■ Request: Copy out every item below, swapping "sunlit red bud" for "opening red bud" wherever it occurs and leaving everything else as it is.

■ Input rows:
** start **

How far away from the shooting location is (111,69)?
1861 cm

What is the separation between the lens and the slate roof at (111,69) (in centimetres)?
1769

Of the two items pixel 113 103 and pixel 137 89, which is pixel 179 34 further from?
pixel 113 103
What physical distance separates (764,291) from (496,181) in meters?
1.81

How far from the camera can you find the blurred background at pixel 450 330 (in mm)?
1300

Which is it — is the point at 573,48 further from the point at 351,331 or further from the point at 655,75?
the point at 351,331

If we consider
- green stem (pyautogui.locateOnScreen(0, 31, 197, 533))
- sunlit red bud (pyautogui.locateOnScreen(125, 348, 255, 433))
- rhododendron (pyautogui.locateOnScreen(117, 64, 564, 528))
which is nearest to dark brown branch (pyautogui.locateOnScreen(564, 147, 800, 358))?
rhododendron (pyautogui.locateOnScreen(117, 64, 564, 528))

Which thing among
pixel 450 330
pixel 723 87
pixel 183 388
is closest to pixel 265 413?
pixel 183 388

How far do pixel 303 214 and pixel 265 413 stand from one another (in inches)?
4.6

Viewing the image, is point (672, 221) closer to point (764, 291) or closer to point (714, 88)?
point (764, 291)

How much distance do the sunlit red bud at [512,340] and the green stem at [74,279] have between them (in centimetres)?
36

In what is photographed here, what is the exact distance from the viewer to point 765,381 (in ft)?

** end **

■ Exercise answer:
How far away from the shooting location is (111,69)?
1861 cm

What is the separation between the lens and the slate roof at (111,69) (in centimetres)?
1769

Of the two items pixel 113 103 and pixel 137 89, which is pixel 179 34 further from?
pixel 113 103
What physical distance separates (764,291) from (496,181) in meters?
1.81

How far from the camera can you find the blurred background at pixel 450 330 (in mm)?
1300

Which is it — is the point at 573,48 further from the point at 351,331 or further from the point at 655,75?
the point at 351,331

If we consider
- green stem (pyautogui.locateOnScreen(0, 31, 197, 533))
- opening red bud (pyautogui.locateOnScreen(125, 348, 255, 433))
- rhododendron (pyautogui.locateOnScreen(117, 64, 564, 528))
which is nearest to dark brown branch (pyautogui.locateOnScreen(564, 147, 800, 358))?
rhododendron (pyautogui.locateOnScreen(117, 64, 564, 528))

Which thing among
pixel 450 330
pixel 723 87
pixel 183 388
is closest to pixel 265 413?
pixel 183 388

How far do pixel 303 214 and pixel 265 413 stand from one another (in inches)?
4.6

Viewing the image, is point (672, 221) closer to point (764, 291) or closer to point (714, 88)?
point (764, 291)

How much distance do the opening red bud at [512,340] and the green stem at [74,279] have between them (in centimetres)?
36

In what is photographed here, what is the exact distance from the viewer to point 765,381 (in ft)?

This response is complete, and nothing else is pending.